Kayseri'de Abdullah Gül Üniversitesi'nde bulunan ve eski endüstri yapılarına yerleşen kütüphane ve müze yapısının inşaatı 2016 yılında tamamlandı:
EAA, projeyi anlatıyor:
Rus mimar Ivan Nikolaev önderliğinde 1933-1935 yılları arasında inşa edilmiş olan Kayseri Sümerbank Bez Fabrikası, Cumhuriyet döneminin endüstrileşme ve modernleşme hareketinin en önemli sembollerinden biri olmuştur. Rus Konstrüktivizmi’nin özgün örneklerinden sayılabilecek yapıları içeren bu kompleks 1999 yılındaki kapanışından Abdullah Gül Üniversitesi’ne tahsis edilmesine kadar geçen süre boyunca kent merkezine yakın bir yerde terk edilmiş bir alan olarak kalmıştır. 2012 yılında mevcut yapıların bir kısmının değerlendirilmesiyle AGÜ kampüsü olarak tekrar kullanıma açılmıştır. Kampüs içerisindeki özgün endüstri yapıları olarak öne çıkan Elektrik ve Buhar Santrali binaları Cumhurbaşkanlığı Müzesi ve Kütüphanesi’ne ev sahipliği yapmaktadır.
Müze olarak iç organizasyonu yeniden düzenlenen Elektrik Santralinde işletme senaryosu doğrultusunda ziyaretçinin cumhurbaşkanlığı sergisini deneyimleyebileceği, bunun yanında değişen programlara göre süreli sergileri gezebileceği mekanlar kurgulanmıştır. Aynı zamanda eğitim alanındaki faaliyetler için bireysel ya da okul gruplarının kullanabilecekleri aktivite alanları bulunan, yeme-içme alanları ile desteklenmiş bir merkez olarak tasarlanmıştır. Bunun yanında, yapının asli kullanım sürecinden elektrik üretimine ait günümüze ulaşabilmiş kül hazneleri, kömür bacaları gibi özgün yapısal unsurlar sergi deneyiminin bir parçası haline getirilmiştir.
Buhar Santrali yapısı ise müze ile birlikte ilişkilendirilebilecek kütüphane ve belgelik gibi bir tür modern bilgi merkezi olarak değerlendirilmiştir. Müzedeki kül hazneleri gibi bu yapı içerisinde de işletme döneminden kalan ve yapının orta bölümünde bulunan 9,5m. yüksekliğindeki beton silo ayaklarının eski döneme ilişkin birer hafıza unsuru olarak korunması ve kitaplık alanıyla ilişkilenmesi sağlanmıştır.

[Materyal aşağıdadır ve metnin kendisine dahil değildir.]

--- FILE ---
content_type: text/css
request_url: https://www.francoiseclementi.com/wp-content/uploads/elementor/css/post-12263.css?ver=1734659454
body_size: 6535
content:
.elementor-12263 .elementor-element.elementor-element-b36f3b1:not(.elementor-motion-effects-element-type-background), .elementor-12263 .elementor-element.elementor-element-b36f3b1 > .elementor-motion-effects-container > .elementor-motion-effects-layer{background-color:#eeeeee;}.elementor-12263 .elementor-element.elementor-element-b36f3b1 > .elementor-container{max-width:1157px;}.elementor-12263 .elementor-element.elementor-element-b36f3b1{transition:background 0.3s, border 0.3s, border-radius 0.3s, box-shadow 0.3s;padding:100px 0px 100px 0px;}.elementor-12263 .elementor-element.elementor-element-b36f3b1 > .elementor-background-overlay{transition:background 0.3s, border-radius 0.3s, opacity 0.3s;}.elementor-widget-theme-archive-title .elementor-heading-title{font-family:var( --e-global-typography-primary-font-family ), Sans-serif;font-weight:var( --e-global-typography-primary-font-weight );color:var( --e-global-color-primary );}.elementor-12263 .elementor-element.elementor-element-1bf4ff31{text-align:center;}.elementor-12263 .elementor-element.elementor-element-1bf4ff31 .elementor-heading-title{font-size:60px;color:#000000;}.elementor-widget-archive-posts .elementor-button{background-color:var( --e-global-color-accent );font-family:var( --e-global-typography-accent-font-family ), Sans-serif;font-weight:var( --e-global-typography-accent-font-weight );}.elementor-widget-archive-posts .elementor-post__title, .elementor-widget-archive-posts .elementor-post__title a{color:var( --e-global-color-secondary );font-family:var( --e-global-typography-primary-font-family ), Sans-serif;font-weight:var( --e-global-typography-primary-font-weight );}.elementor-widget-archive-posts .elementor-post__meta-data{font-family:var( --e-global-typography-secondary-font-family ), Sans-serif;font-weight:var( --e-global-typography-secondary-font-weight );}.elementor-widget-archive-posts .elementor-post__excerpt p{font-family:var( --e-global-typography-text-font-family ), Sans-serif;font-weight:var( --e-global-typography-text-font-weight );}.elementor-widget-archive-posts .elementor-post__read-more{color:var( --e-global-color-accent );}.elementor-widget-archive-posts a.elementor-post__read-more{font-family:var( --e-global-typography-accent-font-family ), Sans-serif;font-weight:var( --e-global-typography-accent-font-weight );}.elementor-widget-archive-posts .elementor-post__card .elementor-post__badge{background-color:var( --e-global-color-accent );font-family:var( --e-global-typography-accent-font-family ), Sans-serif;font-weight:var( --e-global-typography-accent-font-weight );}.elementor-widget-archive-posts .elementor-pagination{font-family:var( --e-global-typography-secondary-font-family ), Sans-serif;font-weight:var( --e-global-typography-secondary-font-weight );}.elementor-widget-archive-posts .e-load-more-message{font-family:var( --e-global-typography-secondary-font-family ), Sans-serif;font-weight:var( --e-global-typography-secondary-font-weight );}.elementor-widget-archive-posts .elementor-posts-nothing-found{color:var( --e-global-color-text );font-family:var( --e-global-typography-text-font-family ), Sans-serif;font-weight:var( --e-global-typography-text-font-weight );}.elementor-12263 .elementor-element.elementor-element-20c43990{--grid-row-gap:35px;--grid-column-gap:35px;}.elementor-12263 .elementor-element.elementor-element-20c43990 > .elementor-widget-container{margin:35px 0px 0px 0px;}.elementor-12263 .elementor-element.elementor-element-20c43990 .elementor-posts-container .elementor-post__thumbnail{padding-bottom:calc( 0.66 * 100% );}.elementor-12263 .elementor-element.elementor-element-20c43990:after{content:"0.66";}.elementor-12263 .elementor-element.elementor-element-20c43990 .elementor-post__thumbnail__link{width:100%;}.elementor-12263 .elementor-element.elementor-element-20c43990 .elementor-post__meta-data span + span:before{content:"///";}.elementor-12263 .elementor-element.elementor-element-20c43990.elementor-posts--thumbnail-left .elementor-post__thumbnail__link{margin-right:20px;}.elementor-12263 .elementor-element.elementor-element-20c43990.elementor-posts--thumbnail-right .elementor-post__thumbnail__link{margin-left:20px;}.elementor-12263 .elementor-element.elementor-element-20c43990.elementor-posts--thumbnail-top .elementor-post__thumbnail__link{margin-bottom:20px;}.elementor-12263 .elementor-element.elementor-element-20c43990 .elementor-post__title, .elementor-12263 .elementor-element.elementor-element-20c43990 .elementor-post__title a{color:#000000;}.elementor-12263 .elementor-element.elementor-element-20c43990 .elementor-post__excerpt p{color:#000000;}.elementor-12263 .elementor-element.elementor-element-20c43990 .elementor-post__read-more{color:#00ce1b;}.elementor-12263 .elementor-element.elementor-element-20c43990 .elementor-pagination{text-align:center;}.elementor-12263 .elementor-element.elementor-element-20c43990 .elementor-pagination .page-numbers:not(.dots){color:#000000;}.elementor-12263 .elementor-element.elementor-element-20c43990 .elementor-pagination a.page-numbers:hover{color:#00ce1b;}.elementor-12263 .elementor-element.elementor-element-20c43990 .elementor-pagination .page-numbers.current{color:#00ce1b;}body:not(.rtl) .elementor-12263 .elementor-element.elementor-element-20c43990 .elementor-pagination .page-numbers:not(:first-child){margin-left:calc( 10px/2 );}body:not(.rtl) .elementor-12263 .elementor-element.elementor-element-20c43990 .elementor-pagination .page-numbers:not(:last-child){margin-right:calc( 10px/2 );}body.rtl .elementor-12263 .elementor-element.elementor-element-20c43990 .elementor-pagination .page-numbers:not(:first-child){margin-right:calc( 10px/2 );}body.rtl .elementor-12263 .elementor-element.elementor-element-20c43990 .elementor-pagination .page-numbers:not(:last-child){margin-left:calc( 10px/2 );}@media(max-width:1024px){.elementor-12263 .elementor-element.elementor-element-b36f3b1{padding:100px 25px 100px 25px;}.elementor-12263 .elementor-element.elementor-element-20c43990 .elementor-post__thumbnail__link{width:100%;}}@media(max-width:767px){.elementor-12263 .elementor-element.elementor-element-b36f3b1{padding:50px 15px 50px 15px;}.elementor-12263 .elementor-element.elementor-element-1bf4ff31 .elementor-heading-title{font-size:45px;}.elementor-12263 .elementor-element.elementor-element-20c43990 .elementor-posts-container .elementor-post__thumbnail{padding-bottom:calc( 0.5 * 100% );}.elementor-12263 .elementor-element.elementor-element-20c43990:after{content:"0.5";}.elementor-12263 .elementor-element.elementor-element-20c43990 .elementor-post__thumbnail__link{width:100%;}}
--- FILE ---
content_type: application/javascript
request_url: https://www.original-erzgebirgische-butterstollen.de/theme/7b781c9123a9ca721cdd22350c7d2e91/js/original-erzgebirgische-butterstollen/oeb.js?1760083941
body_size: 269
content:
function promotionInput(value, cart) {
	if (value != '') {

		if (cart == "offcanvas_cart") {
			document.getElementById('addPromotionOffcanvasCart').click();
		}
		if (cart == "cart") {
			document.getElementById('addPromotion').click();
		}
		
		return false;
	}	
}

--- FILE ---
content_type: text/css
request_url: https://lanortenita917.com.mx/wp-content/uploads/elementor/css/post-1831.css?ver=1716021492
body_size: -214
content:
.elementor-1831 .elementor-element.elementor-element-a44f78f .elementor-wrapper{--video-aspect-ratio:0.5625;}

EAA tarafından, Sümerbank Bez Fabrikası yerleşkesinin bütününe ilişkin geliştirilmiş olan koruma prensipleri, Cumhurbaşkanlığı Müze ve Kütüphanesi’ne dönüştürülen yapılar özelinde de geçerliliğini sürdürmektedir. Yerleşke genelindeki basit ve yalın nitelikler taşıyan diğer yapılara nazaran oldukça kompleks binalar olarak tasarlandığı görülen Santral yapılarında geçen süre içerisinde oluşmuş patinanın korunması böylelikle zamanın izlerini tutması ve sergilemesi önemli bulunmuştur. Yapılar zaman içerisinde üzerlerine aldıkları bu katmanlarla bir bütün olarak kabul edilmiş, konservasyon amacıyla yapılan müdahaleler yapı fiziği koşulları açısından gerekli onarım işlemleri ve dönemlere ilişkin nitelikli unsurların muhafaza edilmesi yönünde gerçekleştirilmiştir.
Mevcut doku üzerinde yapılacak tamamlamalar, işlevini yitirmiş elemanların güncellenmesi ve yeni yapısal elemanların mevcuda eklenmesi durumları bu proje özelinde geliştirilmesi gereken başlıca tasarım konuları olarak ele alınmıştır. Yapılarda, zamanla niteliğini tamamen yitirmiş ve/veya yok olmuş yapı elemanlarının, her biri için bulunduğu noktaya, büyüklüğüne, çevresindeki dokuya bağlı olarak mevcut dokuya uyumlu bir şekilde tamamlama yapılması planlanmıştır. Korunan ve kısmi olarak tamamlanan mevcut dokuya ilave olarak yapının güncel kullanım senaryosu kapsamında eklenen elemanların ise, prensip olarak mevcut yapının izlerini takip eden, bununla birlikte güncel malzemeler ile mevcut endüstriyel atmosferin içerisinde bütünün bir parçası olarak yerini bulması sağlanmıştır.